→ Work instruction
Please retype all of the entries that follow, leaving the images out.

→ Input records
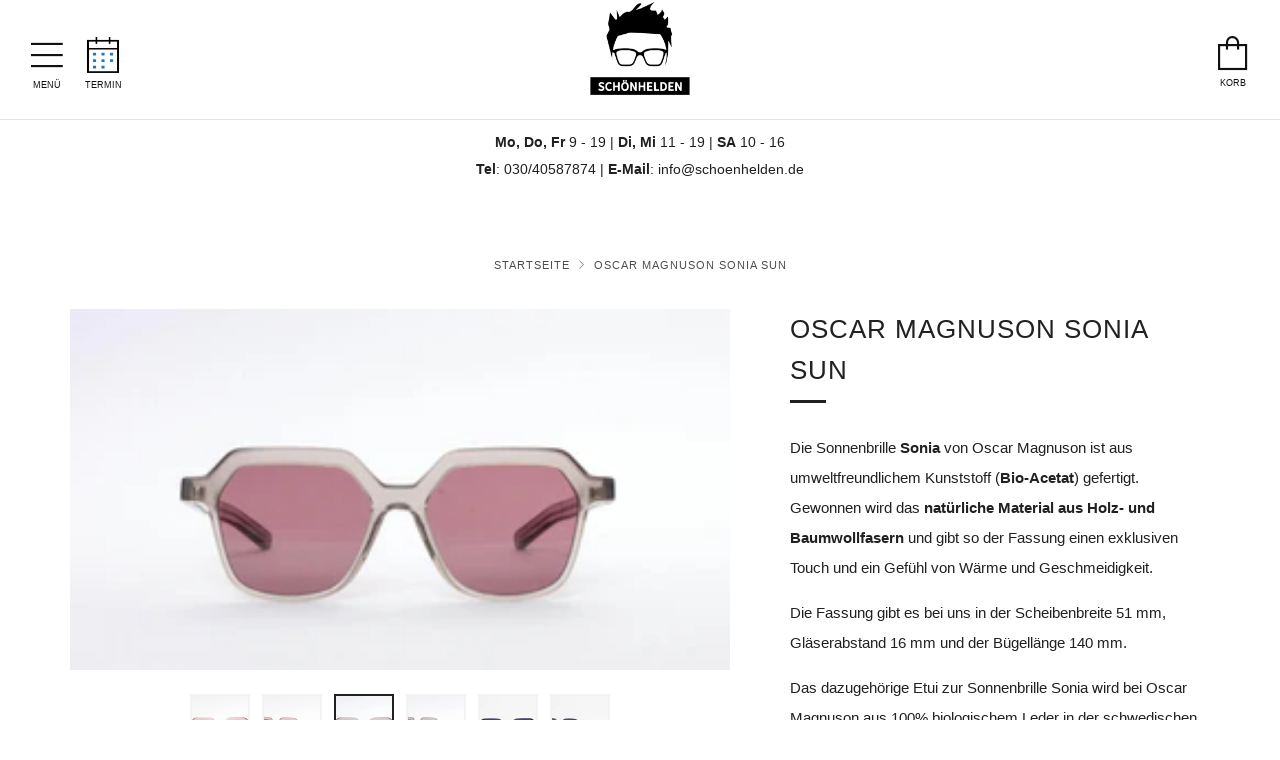

--- FILE ---
content_type: text/javascript
request_url: https://schoenhelden.de/cdn/shop/t/31/assets/wnw-optimization.js?v=168178297306600510901732634299
body_size: 214
content:
var windowWidth,lazyImages,lazyBackground,lazyIframe,lazyScripts,src,style,datasrc,urls,analytics,s,x,i,j,flag;document.addEventListener("DOMContentLoaded",function(){windowWidth=screen.width,lazyImages=document.querySelectorAll("img.lazy"),nolazyImages=document.querySelectorAll("img.lazy"),lazyBackground=document.querySelectorAll(".lazybg"),lazyIframe=document.querySelectorAll("iframe.lazy"),lazyScripts=document.getElementsByTagName("script"),i=0,j=0,flag=1,window.addEventListener("scroll",function(){init()}),window.addEventListener("mousemove",function(){init()}),window.addEventListener("touchstart",function(){init()}),setTimeout(function(){init()},6e3)});function init(){flag&&(flag=0,lazyLoadImg(),lazyLoadBackground(),lazyLoadIframe(),load_all_js())}function isElementInViewport(el){var rect=el.getBoundingClientRect();return rect.top>=0&&rect.left>=0&&rect.bottom<=(window.innerHeight||document.documentElement.clientHeight)&&rect.right<=(window.innerWidth||document.documentElement.clientWidth)}function lazyLoadImg(){lazyImages.forEach(function(elem){windowWidth<600?src=elem.dataset.mobsrc==null?elem.dataset.src:elem.dataset.mobsrc:src=elem.dataset.src,src!=null&&(elem.src=src),elem.classList.remove("lazy")})}function lazyLoadImg2(){lazyImages.forEach(function(elem){isElementInViewport(elem)&&(windowWidth<600?src=elem.dataset.mobsrc==null?elem.dataset.src:elem.dataset.mobsrc:src=elem.dataset.src,src!=null&&(elem.src=src),elem.classList.remove("lazy"))})}function lazyLoadBackground(){lazyBackground.forEach(function(elem){windowWidth<600?lazybg=elem.dataset.mobstyle==null?elem.dataset.style:elem.dataset.mobstyle:lazybg=elem.dataset.style,lazybg!=null&&(elem.style=lazybg),elem.classList.remove("lazybg")})}function lazyLoadIframe(){lazyIframe.forEach(function(elem){elem.src=elem.dataset.src,elem.classList.remove("lazy")})}function lazyLoadScripts(){j!=lazyScripts.length&&(lazyScripts[j].getAttribute("type")=="lazyload2"?(lazyScripts[j].setAttribute("type","lazyloaded"),typeof lazyScripts[j].dataset.src!="undefined"?(s=document.createElement("script"),s.src=lazyScripts[j].dataset.src,document.body.appendChild(s),s.onload=function(){j++,lazyLoadScripts()}):(s=document.createElement("script"),s.innerHTML=lazyScripts[j].innerHTML,document.body.appendChild(s),j++,lazyLoadScripts())):(j++,lazyLoadScripts()))}function lazyLoadCss(url){s=document.createElement("link"),s.rel="stylesheet",s.href=url,document.getElementsByTagName("head")[0].appendChild(s)}function lazyLoadJS(url){s=document.createElement("script"),s.src=url,document.body.appendChild(s)}function asyncLoad(){var urls2=["https://cdn.grw.reputon.com/assets/widget.js?shop=schoenhelden.myshopify.com"];for(i=0;i<urls2.length;i++)s=document.createElement("script"),s.src=urls2[i],x=document.getElementsByTagName("script")[0],x.parentNode.insertBefore(s,x)}function load_all_js(){lazyLoadCss("https://cdnjs.cloudflare.com/ajax/libs/font-awesome/4.7.0/css/font-awesome.min.css"),lazyLoadCss("https://cdn.shopify.com/shopifycloud/shopify-plyr/v1.0/shopify-plyr.css"),asyncLoad(),analytics=document.getElementsByClassName("analytics"),s=document.createElement("script"),s.innerHTML=analytics[0].innerHTML,document.body.appendChild(s),j=0,lazyScripts=document.getElementsByTagName("script"),lazyLoadScripts(),setInterval(function(){lazyImages=document.querySelectorAll("img.lazy"),lazyBackground=document.querySelectorAll(".lazybg"),lazyLoadImg(),lazyLoadBackground()},3e3),$(".o-layout--masonry").masonry({itemSelector:".o-layout__item",transitionDuration:0})}
//# sourceMappingURL=/cdn/shop/t/31/assets/wnw-optimization.js.map?v=168178297306600510901732634299


--- FILE ---
content_type: text/javascript
request_url: https://schoenhelden.de/cdn/shop/t/31/assets/custom.js?v=120314877097039416261641465839
body_size: -159
content:
jQuery(document).ready(function($){var margin_right="85px";if(window.innerWidth<981)var margin_right="65px";var mobile_button='<div id="termin_mobile" style="left:'+margin_right+'; margin-top:-1px" class="header-trigger header-trigger--left u-flex u-flex--middle"><a href="https://calendly.com/schoenhelden" target="_blank" class="header-trigger__link "><img src="https://cdn.shopify.com/s/files/1/0372/7858/0868/files/termin-vereinbaren.png?v=1595077895"><div class="fallback-icon-text">Termin</div></a></div>',desktop_button='<li  id="termin_desktop" class="secondary-nav__item"><a href="https://calendly.com/schoenhelden" target="_blank">Termin vereinbaren</a></li>';$(".primary-nav").css("display")=="none"?$("header").prepend(mobile_button):$(".secondary-nav__items").prepend(desktop_button),$(window).on("resize orientationchange",function(){window.innerWidth<981?$("#termin_mobile").css("left","65px"):$("#termin_mobile").css("left","75px"),$(".primary-nav").css("display")=="none"?($("#termin_desktop").remove(),$("#termin_mobile").length==0&&$("header").prepend(mobile_button)):($("#termin_mobile").remove(),$("#termin_desktop").length==0&&$(".secondary-nav__items").prepend(desktop_button))});var maxHeight=Math.max.apply(null,$(".equal-height").map(function(){return $(this).height()}).get());$(".equal-height").css("height",maxHeight+10),$("#readBtn").click(function(){return $(this).text()=="Weiterlesen..."?($(this).text("Lese weniger"),$("#collection-hidden-description").show()):($(this).text("Weiterlesen..."),$("#collection-hidden-description").hide()),!1})});
//# sourceMappingURL=/cdn/shop/t/31/assets/custom.js.map?v=120314877097039416261641465839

→ Answer box
--- FILE ---
content_type: text/javascript
request_url: https://schoenhelden.de/cdn/shop/t/31/assets/wnw-optimization.js?v=168178297306600510901732634299
body_size: 214
content:
var windowWidth,lazyImages,lazyBackground,lazyIframe,lazyScripts,src,style,datasrc,urls,analytics,s,x,i,j,flag;document.addEventListener("DOMContentLoaded",function(){windowWidth=screen.width,lazyImages=document.querySelectorAll("img.lazy"),nolazyImages=document.querySelectorAll("img.lazy"),lazyBackground=document.querySelectorAll(".lazybg"),lazyIframe=document.querySelectorAll("iframe.lazy"),lazyScripts=document.getElementsByTagName("script"),i=0,j=0,flag=1,window.addEventListener("scroll",function(){init()}),window.addEventListener("mousemove",function(){init()}),window.addEventListener("touchstart",function(){init()}),setTimeout(function(){init()},6e3)});function init(){flag&&(flag=0,lazyLoadImg(),lazyLoadBackground(),lazyLoadIframe(),load_all_js())}function isElementInViewport(el){var rect=el.getBoundingClientRect();return rect.top>=0&&rect.left>=0&&rect.bottom<=(window.innerHeight||document.documentElement.clientHeight)&&rect.right<=(window.innerWidth||document.documentElement.clientWidth)}function lazyLoadImg(){lazyImages.forEach(function(elem){windowWidth<600?src=elem.dataset.mobsrc==null?elem.dataset.src:elem.dataset.mobsrc:src=elem.dataset.src,src!=null&&(elem.src=src),elem.classList.remove("lazy")})}function lazyLoadImg2(){lazyImages.forEach(function(elem){isElementInViewport(elem)&&(windowWidth<600?src=elem.dataset.mobsrc==null?elem.dataset.src:elem.dataset.mobsrc:src=elem.dataset.src,src!=null&&(elem.src=src),elem.classList.remove("lazy"))})}function lazyLoadBackground(){lazyBackground.forEach(function(elem){windowWidth<600?lazybg=elem.dataset.mobstyle==null?elem.dataset.style:elem.dataset.mobstyle:lazybg=elem.dataset.style,lazybg!=null&&(elem.style=lazybg),elem.classList.remove("lazybg")})}function lazyLoadIframe(){lazyIframe.forEach(function(elem){elem.src=elem.dataset.src,elem.classList.remove("lazy")})}function lazyLoadScripts(){j!=lazyScripts.length&&(lazyScripts[j].getAttribute("type")=="lazyload2"?(lazyScripts[j].setAttribute("type","lazyloaded"),typeof lazyScripts[j].dataset.src!="undefined"?(s=document.createElement("script"),s.src=lazyScripts[j].dataset.src,document.body.appendChild(s),s.onload=function(){j++,lazyLoadScripts()}):(s=document.createElement("script"),s.innerHTML=lazyScripts[j].innerHTML,document.body.appendChild(s),j++,lazyLoadScripts())):(j++,lazyLoadScripts()))}function lazyLoadCss(url){s=document.createElement("link"),s.rel="stylesheet",s.href=url,document.getElementsByTagName("head")[0].appendChild(s)}function lazyLoadJS(url){s=document.createElement("script"),s.src=url,document.body.appendChild(s)}function asyncLoad(){var urls2=["https://cdn.grw.reputon.com/assets/widget.js?shop=schoenhelden.myshopify.com"];for(i=0;i<urls2.length;i++)s=document.createElement("script"),s.src=urls2[i],x=document.getElementsByTagName("script")[0],x.parentNode.insertBefore(s,x)}function load_all_js(){lazyLoadCss("https://cdnjs.cloudflare.com/ajax/libs/font-awesome/4.7.0/css/font-awesome.min.css"),lazyLoadCss("https://cdn.shopify.com/shopifycloud/shopify-plyr/v1.0/shopify-plyr.css"),asyncLoad(),analytics=document.getElementsByClassName("analytics"),s=document.createElement("script"),s.innerHTML=analytics[0].innerHTML,document.body.appendChild(s),j=0,lazyScripts=document.getElementsByTagName("script"),lazyLoadScripts(),setInterval(function(){lazyImages=document.querySelectorAll("img.lazy"),lazyBackground=document.querySelectorAll(".lazybg"),lazyLoadImg(),lazyLoadBackground()},3e3),$(".o-layout--masonry").masonry({itemSelector:".o-layout__item",transitionDuration:0})}
//# sourceMappingURL=/cdn/shop/t/31/assets/wnw-optimization.js.map?v=168178297306600510901732634299


--- FILE ---
content_type: text/javascript
request_url: https://schoenhelden.de/cdn/shop/t/31/assets/custom.js?v=120314877097039416261641465839
body_size: -159
content:
jQuery(document).ready(function($){var margin_right="85px";if(window.innerWidth<981)var margin_right="65px";var mobile_button='<div id="termin_mobile" style="left:'+margin_right+'; margin-top:-1px" class="header-trigger header-trigger--left u-flex u-flex--middle"><a href="https://calendly.com/schoenhelden" target="_blank" class="header-trigger__link "><img src="https://cdn.shopify.com/s/files/1/0372/7858/0868/files/termin-vereinbaren.png?v=1595077895"><div class="fallback-icon-text">Termin</div></a></div>',desktop_button='<li  id="termin_desktop" class="secondary-nav__item"><a href="https://calendly.com/schoenhelden" target="_blank">Termin vereinbaren</a></li>';$(".primary-nav").css("display")=="none"?$("header").prepend(mobile_button):$(".secondary-nav__items").prepend(desktop_button),$(window).on("resize orientationchange",function(){window.innerWidth<981?$("#termin_mobile").css("left","65px"):$("#termin_mobile").css("left","75px"),$(".primary-nav").css("display")=="none"?($("#termin_desktop").remove(),$("#termin_mobile").length==0&&$("header").prepend(mobile_button)):($("#termin_mobile").remove(),$("#termin_desktop").length==0&&$(".secondary-nav__items").prepend(desktop_button))});var maxHeight=Math.max.apply(null,$(".equal-height").map(function(){return $(this).height()}).get());$(".equal-height").css("height",maxHeight+10),$("#readBtn").click(function(){return $(this).text()=="Weiterlesen..."?($(this).text("Lese weniger"),$("#collection-hidden-description").show()):($(this).text("Weiterlesen..."),$("#collection-hidden-description").hide()),!1})});
//# sourceMappingURL=/cdn/shop/t/31/assets/custom.js.map?v=120314877097039416261641465839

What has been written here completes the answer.